Witte addresses the “get the state out of the marriage business” argument by saying that “hurch, state, and family are just too closely intertwined in modern democratic life and law to place family law entirely in the hands of one sovereign.”9 Instead, Witte identifies the family, along with charities and schools, as classic “mixed institutions” (res mixta publica, if you want to get fancy with Latin), and he points to the ways that we balance the mixed interests in those other two institutions as instructive for marriage. Ultimately, marriage is too essential to maintaining a stable society and a stable society too necessary for supporting stable marriages to take the institution private.
You may notice that I’ve said nothing so far about the same sex marriage debate, the issue that galvanized most of these questions in the first place. Witte says almost nothing about it either, and it’s not easy to discern which side of the debate he was on (although I suspect he argued against it).
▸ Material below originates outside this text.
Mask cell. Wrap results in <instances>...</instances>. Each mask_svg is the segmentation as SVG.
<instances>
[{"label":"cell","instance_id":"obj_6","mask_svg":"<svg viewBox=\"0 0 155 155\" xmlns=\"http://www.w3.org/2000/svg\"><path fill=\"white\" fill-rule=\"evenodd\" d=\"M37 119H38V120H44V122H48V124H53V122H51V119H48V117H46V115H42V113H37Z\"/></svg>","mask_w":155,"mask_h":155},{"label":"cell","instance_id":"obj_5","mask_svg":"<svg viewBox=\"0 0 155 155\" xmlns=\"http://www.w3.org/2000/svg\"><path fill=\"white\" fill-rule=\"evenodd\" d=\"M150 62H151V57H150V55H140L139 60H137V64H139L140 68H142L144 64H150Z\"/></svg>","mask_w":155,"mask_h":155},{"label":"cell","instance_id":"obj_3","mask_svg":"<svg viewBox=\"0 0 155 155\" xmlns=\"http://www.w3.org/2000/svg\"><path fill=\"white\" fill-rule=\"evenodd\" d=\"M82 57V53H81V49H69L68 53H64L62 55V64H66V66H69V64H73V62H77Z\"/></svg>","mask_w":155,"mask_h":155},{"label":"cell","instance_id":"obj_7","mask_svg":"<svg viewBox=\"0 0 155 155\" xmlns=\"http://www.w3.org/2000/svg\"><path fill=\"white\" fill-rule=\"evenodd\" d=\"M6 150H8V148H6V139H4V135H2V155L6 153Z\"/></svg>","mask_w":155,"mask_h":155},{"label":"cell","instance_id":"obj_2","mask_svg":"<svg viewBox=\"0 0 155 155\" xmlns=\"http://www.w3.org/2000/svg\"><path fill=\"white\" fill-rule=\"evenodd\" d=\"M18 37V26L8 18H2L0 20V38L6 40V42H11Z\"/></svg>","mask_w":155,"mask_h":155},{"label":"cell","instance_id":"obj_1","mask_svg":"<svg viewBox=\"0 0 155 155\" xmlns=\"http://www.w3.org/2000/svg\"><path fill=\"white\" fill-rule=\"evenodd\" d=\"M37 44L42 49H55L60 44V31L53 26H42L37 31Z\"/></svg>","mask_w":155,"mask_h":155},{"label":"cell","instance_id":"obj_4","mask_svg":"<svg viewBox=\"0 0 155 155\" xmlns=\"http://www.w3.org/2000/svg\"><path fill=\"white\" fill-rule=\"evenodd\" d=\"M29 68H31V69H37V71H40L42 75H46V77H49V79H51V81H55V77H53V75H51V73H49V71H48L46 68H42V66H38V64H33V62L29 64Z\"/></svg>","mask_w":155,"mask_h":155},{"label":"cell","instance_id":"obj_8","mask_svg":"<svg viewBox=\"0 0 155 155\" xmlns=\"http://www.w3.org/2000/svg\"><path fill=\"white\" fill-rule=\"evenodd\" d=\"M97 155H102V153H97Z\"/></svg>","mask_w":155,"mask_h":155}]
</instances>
This is because the change appears to be a fait accompli. In some ways, it’s difficult to articulate a public narrative around the issue that is not rooted in religious morality. Witte’s framework could perhaps have provided some alternative, but that’s not its primary application. Instead, Witte’s framework provides a solid grounding for a public philosophy of marriage, one that just might help shift us shift from a culture wars mindset of defending marriage against what it isn’t into a transforming mindset that positively articulates what it can be.